Als kritisches Nachrichtenmagazin, als das sich profil versteht, können wir nicht die eine Seite beleuchten und die andere verschweigen, daher fokussieren wir auf beide: Wir beschreiben die Bestrebungen von Pharmaunternehmen, immer gezielter ansetzende und damit wirksamere Medikamente zu entwickeln. Wir zeigen auf, wie es durch Früherkennungsprogramme und mit Hilfe neuartiger Medikamente gelingt, die Sterberate bei Brustkrebs zu senken. Eigentlich, so sagen uns die Experten, wäre der Brustkrebs besiegbar, sofern man das Karzinom in jedem Fall frühzeitig entdecken würde. Bei Früherkennung liegen Heilungsraten schon um die 90 Prozent, sagen damit befasste Ärzte: Eine Erfolgsgeschichte im engen Zusammenwirken von Forschung, Industrie und Gesundheitsbehörden.
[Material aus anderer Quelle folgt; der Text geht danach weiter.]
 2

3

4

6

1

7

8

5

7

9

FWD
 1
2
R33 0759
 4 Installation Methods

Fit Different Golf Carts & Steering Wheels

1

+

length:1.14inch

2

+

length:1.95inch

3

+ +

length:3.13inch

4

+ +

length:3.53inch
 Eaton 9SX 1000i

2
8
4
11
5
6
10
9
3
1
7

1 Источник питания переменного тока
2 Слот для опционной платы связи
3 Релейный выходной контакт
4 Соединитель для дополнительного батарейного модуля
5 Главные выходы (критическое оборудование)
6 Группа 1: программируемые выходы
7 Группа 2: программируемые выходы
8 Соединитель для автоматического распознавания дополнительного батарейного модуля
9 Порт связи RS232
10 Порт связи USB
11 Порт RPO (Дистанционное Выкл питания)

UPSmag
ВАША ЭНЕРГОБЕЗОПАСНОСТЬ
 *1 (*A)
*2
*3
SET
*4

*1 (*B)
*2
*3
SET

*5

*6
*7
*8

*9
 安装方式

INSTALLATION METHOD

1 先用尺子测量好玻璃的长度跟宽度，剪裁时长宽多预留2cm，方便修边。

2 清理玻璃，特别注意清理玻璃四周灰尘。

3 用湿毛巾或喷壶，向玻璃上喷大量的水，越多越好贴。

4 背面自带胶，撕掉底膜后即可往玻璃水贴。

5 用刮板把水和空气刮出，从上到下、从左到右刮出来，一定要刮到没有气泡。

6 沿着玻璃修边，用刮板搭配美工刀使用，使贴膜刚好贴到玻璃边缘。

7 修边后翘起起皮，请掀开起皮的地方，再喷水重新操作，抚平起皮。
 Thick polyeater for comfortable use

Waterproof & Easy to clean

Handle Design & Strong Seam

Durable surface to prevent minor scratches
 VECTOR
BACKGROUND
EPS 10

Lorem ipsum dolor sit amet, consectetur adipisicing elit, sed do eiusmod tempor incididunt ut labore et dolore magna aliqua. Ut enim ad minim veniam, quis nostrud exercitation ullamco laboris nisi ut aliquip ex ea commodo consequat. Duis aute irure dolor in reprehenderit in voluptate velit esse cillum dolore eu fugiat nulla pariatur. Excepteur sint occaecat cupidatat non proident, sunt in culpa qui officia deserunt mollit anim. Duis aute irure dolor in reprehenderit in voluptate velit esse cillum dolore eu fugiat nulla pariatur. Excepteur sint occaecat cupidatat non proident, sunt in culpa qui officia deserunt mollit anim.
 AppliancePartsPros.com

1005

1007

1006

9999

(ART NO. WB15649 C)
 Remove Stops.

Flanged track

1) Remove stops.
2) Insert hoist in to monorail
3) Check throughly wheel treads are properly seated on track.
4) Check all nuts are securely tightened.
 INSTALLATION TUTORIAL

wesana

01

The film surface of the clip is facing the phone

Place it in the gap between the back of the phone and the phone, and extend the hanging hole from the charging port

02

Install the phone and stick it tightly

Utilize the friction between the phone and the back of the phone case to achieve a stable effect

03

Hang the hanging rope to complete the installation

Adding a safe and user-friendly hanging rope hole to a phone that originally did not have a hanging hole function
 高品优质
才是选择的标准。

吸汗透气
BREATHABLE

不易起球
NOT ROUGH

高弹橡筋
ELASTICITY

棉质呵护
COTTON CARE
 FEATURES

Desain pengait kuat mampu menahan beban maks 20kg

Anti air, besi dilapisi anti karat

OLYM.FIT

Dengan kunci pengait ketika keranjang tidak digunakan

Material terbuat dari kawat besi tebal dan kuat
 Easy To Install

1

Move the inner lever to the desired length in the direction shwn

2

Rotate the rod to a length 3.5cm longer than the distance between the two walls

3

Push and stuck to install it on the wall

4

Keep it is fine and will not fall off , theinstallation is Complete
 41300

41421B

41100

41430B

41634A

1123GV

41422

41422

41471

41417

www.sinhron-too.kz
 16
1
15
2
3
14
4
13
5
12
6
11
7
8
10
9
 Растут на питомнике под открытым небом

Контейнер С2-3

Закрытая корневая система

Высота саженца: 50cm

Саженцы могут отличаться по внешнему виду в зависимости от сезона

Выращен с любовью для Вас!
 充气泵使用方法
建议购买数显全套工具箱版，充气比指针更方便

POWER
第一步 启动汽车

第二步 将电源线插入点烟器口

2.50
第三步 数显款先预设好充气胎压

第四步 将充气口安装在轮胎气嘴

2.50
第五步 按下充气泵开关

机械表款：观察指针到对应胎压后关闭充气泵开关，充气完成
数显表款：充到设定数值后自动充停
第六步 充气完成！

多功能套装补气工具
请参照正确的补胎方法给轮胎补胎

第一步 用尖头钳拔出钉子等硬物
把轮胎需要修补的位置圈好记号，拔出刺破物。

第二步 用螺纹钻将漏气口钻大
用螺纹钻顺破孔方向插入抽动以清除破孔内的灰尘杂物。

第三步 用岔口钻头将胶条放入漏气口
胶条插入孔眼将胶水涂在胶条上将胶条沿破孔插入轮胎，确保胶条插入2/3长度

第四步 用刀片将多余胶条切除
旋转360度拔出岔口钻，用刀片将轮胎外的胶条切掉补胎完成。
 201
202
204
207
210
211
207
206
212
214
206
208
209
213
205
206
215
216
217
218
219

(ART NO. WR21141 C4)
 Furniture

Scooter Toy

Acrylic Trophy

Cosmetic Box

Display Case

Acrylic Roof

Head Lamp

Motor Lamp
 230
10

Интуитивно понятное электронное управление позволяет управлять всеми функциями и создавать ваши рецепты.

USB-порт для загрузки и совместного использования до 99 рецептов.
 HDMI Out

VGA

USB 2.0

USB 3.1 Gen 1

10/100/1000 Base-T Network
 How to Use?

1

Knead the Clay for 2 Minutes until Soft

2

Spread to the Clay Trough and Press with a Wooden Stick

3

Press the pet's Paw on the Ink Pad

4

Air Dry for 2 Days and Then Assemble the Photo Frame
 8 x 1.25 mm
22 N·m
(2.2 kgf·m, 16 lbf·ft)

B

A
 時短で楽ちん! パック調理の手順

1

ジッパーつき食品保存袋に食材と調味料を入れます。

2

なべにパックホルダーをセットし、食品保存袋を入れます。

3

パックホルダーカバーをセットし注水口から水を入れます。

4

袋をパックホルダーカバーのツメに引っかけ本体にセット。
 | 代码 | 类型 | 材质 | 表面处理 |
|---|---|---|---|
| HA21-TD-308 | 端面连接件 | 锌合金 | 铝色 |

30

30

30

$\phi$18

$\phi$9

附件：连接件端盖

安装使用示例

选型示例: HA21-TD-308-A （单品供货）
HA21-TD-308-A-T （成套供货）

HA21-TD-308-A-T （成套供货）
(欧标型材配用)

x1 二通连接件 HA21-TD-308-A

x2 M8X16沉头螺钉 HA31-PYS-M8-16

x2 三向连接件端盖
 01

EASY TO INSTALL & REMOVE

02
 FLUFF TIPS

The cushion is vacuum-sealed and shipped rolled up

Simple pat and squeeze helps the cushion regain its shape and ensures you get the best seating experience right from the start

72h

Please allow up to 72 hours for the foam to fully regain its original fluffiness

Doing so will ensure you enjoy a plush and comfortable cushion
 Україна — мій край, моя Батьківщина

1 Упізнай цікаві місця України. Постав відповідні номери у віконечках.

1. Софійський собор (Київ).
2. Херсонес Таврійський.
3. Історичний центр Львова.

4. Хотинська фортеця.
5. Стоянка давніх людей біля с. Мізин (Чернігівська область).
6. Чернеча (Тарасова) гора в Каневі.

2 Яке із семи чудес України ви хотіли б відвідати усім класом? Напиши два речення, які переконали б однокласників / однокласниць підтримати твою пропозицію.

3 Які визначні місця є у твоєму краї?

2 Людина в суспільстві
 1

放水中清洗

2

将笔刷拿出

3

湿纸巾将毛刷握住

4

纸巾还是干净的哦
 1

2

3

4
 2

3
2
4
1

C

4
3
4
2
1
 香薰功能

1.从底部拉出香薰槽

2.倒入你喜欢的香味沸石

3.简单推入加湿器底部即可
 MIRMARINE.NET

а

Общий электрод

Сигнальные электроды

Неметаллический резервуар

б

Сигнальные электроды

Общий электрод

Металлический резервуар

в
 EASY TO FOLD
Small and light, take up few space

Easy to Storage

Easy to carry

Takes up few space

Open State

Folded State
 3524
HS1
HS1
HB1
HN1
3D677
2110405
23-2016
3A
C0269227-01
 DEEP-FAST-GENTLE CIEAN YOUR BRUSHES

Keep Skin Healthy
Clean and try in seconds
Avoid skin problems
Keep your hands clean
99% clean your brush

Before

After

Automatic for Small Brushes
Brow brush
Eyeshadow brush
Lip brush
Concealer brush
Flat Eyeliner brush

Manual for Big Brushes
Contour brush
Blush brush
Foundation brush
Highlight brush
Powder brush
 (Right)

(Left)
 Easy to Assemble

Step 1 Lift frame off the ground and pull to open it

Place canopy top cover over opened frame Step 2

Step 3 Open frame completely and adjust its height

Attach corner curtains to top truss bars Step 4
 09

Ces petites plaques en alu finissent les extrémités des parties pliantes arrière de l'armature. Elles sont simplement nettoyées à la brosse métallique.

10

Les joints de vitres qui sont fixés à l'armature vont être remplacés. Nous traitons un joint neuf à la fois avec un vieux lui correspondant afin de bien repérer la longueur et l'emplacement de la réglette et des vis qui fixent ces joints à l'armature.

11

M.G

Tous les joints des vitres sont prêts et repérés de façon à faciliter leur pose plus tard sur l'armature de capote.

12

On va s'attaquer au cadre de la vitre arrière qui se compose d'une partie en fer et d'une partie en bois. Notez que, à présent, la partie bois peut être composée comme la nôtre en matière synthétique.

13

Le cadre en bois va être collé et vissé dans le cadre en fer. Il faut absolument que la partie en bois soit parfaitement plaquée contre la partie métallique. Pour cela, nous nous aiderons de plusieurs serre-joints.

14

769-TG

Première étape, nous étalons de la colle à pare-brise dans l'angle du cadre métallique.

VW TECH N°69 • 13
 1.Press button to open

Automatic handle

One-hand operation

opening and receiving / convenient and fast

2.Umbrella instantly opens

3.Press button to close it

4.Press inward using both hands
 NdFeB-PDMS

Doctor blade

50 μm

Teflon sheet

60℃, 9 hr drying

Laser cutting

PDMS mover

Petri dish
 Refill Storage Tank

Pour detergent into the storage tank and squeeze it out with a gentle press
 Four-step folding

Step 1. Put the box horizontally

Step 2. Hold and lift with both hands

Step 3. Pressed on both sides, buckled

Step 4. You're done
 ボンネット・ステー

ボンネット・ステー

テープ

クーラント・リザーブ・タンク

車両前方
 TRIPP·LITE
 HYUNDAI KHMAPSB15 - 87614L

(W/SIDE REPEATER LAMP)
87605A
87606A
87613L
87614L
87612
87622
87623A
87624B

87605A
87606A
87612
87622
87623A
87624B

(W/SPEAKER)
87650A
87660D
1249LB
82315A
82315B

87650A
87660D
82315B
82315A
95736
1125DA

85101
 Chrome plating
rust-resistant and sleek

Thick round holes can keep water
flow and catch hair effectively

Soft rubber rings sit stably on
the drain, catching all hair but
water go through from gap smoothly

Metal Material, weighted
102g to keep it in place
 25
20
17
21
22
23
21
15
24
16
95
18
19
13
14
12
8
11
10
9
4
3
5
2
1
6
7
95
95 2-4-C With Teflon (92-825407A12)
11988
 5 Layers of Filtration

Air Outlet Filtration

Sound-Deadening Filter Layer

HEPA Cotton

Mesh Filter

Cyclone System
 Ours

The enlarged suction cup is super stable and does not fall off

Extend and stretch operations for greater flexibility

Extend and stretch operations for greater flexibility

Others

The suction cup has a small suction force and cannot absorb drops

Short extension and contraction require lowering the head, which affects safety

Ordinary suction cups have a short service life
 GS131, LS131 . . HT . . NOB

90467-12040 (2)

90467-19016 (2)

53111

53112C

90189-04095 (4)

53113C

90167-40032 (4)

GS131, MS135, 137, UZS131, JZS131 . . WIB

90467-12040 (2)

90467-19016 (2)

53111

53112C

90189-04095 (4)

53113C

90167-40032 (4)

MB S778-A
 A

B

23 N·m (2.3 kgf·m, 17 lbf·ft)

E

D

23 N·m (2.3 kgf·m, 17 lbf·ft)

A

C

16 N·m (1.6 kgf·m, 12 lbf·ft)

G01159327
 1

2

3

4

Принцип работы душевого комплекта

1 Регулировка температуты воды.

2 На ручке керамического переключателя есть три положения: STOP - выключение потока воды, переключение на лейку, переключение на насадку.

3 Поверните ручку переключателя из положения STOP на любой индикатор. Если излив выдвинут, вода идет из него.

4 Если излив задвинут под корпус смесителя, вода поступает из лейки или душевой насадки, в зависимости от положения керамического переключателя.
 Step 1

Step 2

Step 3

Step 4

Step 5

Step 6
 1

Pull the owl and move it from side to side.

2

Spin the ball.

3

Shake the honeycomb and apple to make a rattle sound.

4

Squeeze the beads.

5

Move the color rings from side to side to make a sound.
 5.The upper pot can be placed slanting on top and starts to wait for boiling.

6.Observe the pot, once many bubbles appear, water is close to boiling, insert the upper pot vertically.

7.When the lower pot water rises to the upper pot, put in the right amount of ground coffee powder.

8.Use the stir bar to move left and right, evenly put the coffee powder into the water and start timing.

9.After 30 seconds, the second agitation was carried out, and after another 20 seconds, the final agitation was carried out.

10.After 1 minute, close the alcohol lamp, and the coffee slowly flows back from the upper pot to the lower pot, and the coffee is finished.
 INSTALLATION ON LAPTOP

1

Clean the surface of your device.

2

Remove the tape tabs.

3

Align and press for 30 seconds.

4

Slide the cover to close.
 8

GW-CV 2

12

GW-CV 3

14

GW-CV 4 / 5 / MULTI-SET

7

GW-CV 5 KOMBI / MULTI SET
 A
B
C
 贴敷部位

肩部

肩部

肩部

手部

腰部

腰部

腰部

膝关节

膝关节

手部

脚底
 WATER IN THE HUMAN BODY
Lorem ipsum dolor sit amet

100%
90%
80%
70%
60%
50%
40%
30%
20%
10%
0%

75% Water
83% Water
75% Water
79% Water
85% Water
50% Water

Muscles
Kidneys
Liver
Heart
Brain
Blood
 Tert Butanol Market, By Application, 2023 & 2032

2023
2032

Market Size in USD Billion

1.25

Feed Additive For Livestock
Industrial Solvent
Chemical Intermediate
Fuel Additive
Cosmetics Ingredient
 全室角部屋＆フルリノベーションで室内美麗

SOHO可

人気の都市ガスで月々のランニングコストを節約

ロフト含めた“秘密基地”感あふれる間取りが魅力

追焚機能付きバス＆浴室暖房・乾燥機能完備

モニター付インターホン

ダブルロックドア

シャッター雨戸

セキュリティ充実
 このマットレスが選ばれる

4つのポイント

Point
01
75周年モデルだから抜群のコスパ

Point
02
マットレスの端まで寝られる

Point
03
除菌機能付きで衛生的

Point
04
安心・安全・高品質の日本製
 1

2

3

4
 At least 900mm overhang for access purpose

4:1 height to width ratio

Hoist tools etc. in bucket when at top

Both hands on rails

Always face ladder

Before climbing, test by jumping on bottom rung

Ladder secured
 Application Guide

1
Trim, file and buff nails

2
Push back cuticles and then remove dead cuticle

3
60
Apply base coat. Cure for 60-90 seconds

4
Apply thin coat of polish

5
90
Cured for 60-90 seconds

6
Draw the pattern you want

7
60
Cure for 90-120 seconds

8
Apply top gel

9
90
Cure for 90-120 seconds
Und vielleicht wird auch noch die Impfung gegen die Neue Grippe eine Erfolgsgeschichte – obwohl wir vorerst in unserer Titelgeschichte „Schwindel mit der Schweinegrippe“ über merkwürdige Vorgänge rund um die von der WHO ausgerufene Pandemie und seltsame Verbindungen zwischen Pharmaindustrie und bisher hochrenommierten Organisationen im Gesundheitsbereich berichten mussten. Ich persönlich bin jedenfalls ein Impfbefürworter und lasse mir die zwei Stiche gern verpassen.